**CONSIGNE 1**
Reproduisez le passage du texte sur le créancier gagiste qui va de "Le 24 février" jusqu'à "EUR 31 millions." inclus.
**CONSIGNE 2**
Répondez aux questions suivantes d'après le texte sur le créancier gagiste :
(a) Quel est le montant de la ligne de crédit accordée par la banque à F. Ltd ?
(b) À quelle date les autorités grecques ont-elles requis l'entraide de la Suisse ?
(c) Quelle juridiction a constaté en mai 2015 l'existence du droit de gage de la banque ?
**CONSIGNE 3**
Prolongez le texte sur le créancier gagiste et l'entraide judiciaire à partir de sa dernière phrase.

Le créancier gagiste préféré à l’État requérant

Dans le cadre d’une procédure d’entraide judiciaire, le privilège du créancier gagiste s’oppose à la remise à l’État requérant des valeurs patrimoniales nanties, au titre de l’exécution d’une créance compensatrice prononcée dans cet État. Dans un arrêt intéressant, le Tribunal pénal fédéral (TPF) admet le recours de la banque titulaire du droit de gage et lève le séquestre sur les avoirs litigieux (RR.2019.132 du 29 janvier 2020).

En 2008, la société B. AG a ouvert un compte n°1 auprès d’une banque suisse. Elle a désigné comme ayant droit économique D., puis, à partir de 2012, E.

Le 24 février 2011, la société chypriote F. Ltd a ouvert un compte n°2 dans le même établissement financier. Simultanément, la banque a accordé à F. Ltd une ligne de crédit de EUR 36 millions, avec remboursement le 2 mars 2012 au plus tard. Le lendemain, un contrat de nantissement a été conclu entre B. AG et la banque, aux termes duquel les éventuelles prétentions de la banque à l’égard du compte n°2 étaient garanties par les avoirs déposés sur le compte n°1. Les retraits du compte n°2 se sont élevés à près de EUR 31 millions.

En février 2012, les autorités grecques requièrent l’entraide de la Suisse. E. et D. sont soupçonnés de diverses infractions au préjudice d’une banque grecque pour un dommage dépassant les EUR 700 millions.

Un mois plus tard, le Ministère public de la Confédération (MPC) bloque le compte n°1, dont les avoirs s’élèvent à plus de EUR 48 millions.

F. Ltd n’ayant pas remboursé le prêt à l’échéance du 2 mars 2012, la banque a dénoncé le contrat. En septembre 2013, le Tribunal de première instance genevois a condamné cette société à verser à la banque un montant de plus de EUR 31 millions au titre du contrat de prêt. En mai 2015, il a constaté l’existence du droit de gage de la banque sur les avoirs du compte n°1. Ces deux jugements sont entrés en force.

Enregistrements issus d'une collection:

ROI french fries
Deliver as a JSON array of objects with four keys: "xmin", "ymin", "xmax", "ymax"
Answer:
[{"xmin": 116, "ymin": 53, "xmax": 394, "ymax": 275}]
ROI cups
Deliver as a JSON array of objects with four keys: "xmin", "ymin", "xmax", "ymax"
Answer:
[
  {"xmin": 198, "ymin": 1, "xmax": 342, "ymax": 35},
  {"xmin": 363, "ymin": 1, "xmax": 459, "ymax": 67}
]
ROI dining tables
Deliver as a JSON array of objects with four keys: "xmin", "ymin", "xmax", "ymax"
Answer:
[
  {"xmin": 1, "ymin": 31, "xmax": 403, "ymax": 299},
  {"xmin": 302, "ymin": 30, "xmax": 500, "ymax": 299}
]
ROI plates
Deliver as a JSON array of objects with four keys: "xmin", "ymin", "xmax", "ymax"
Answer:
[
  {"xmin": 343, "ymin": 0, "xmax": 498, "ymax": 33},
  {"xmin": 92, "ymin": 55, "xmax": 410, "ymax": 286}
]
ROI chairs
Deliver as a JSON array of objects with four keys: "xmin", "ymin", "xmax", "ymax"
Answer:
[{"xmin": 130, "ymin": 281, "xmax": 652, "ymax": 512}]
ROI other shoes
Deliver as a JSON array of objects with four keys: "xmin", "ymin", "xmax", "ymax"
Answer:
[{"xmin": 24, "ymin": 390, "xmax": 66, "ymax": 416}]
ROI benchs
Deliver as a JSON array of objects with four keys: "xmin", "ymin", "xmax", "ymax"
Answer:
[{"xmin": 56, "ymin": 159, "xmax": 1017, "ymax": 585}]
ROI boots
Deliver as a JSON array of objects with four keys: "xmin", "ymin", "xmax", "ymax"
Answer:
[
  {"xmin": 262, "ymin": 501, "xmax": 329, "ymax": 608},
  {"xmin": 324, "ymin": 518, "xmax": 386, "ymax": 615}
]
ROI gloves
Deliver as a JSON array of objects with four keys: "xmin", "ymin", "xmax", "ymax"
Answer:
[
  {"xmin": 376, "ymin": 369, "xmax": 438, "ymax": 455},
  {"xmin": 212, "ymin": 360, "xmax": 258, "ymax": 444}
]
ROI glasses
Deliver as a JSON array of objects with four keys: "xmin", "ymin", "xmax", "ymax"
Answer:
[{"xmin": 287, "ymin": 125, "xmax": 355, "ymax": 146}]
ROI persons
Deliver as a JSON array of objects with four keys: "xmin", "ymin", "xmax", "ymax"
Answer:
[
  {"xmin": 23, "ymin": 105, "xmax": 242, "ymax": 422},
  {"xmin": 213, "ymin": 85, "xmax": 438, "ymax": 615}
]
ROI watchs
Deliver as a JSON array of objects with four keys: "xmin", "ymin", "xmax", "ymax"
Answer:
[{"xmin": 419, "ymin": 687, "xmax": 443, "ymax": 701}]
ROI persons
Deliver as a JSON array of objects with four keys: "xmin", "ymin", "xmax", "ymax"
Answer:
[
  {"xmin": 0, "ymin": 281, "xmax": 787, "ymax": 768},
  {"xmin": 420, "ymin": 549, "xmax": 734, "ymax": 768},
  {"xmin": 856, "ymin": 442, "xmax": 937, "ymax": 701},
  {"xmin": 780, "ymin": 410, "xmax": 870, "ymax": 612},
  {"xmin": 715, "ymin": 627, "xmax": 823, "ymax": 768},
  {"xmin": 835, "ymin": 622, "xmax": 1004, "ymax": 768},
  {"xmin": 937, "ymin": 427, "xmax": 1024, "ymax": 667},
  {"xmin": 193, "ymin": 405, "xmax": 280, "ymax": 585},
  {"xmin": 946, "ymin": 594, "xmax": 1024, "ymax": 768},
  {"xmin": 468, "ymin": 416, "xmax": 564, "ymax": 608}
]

**RÉPONSE RÉDIGÉE 1**
Le 24 février 2011, la société chypriote F. Ltd a ouvert un compte n°2 dans le même établissement financier. Simultanément, la banque a accordé à F. Ltd une ligne de crédit de EUR 36 millions, avec remboursement le 2 mars 2012 au plus tard. Le lendemain, un contrat de nantissement a été conclu entre B. AG et la banque, aux termes duquel les éventuelles prétentions de la banque à l’égard du compte n°2 étaient garanties par les avoirs déposés sur le compte n°1. Les retraits du compte n°2 se sont élevés à près de EUR 31 millions.

**RÉPONSE RÉDIGÉE 2**
(a) EUR 36 millions.
(b) En février 2012.
(c) Le Tribunal de première instance genevois.

**RÉPONSE RÉDIGÉE 3**
En octobre 2018, le MPC, dans une « décision de clôture en matière d’entraide judiciaire », lève partiellement le séquestre ordonné en 2012 sur le compte n°1. Sur recours de la banque, le TPF ordonne la levée intégrale du séquestre (RR.2018.309). Après un aller-retour au Tribunal fédéral (1C_146/2019), le TPF confirme le dispositif de sa première décision le 29 janvier 2020.

Le cas a été tranché au regard de l’EIMP, dès lors qu’il soulevait des questions non réglées par la Convention européenne d’entraide judiciaire (art. 1 EIMP).

Sur le plan de la recevabilité, deux remarques peuvent être effectuées. Premièrement, le TPF estime que, contrairement à la qualification retenue par le Ministère public – et qu’il n’avait d’ailleurs pas remise en cause dans son premier arrêt rendu dans cette affaire –, la décision maintenant partiellement la saisie des valeurs patrimoniales ne met pas fin à la procédure, de sorte qu’il s’agit d’une décision incidente et non d’une décision de clôture de l’entraide (cf. art. 80e EIMP). Le principe de la bonne foi interdit toutefois de remettre en cause cette qualification, ne serait-ce que pour des motifs tirés du délai de recours. Secondement, la banque, titulaire d’un droit réel sur le compte séquestré, dispose de la qualité pour recourir au sens de l’art. 80h let. b EIMP.

Sur le fond, le TPF note que la saisie des avoirs vise à l’exécution d’une (éventuelle) créance compensatrice et non d’une décision de confiscation. L’art. 74a EIMP relatif à la remise de fonds à l’État requérant en vue de confiscation ou de restitution à l’ayant droit ne s’applique pas. La problématique doit s’examiner au regard des art. 94 ss EIMP qui traitent de l’exécution, en Suisse, des décisions étrangères, notamment celles prononçant une créance compensatrice. Si une remise des avoirs à la Grèce apparait possible sur la base de ces dispositions, les valeurs peuvent être saisies. Dans le cas contraire, le séquestre doit être levé.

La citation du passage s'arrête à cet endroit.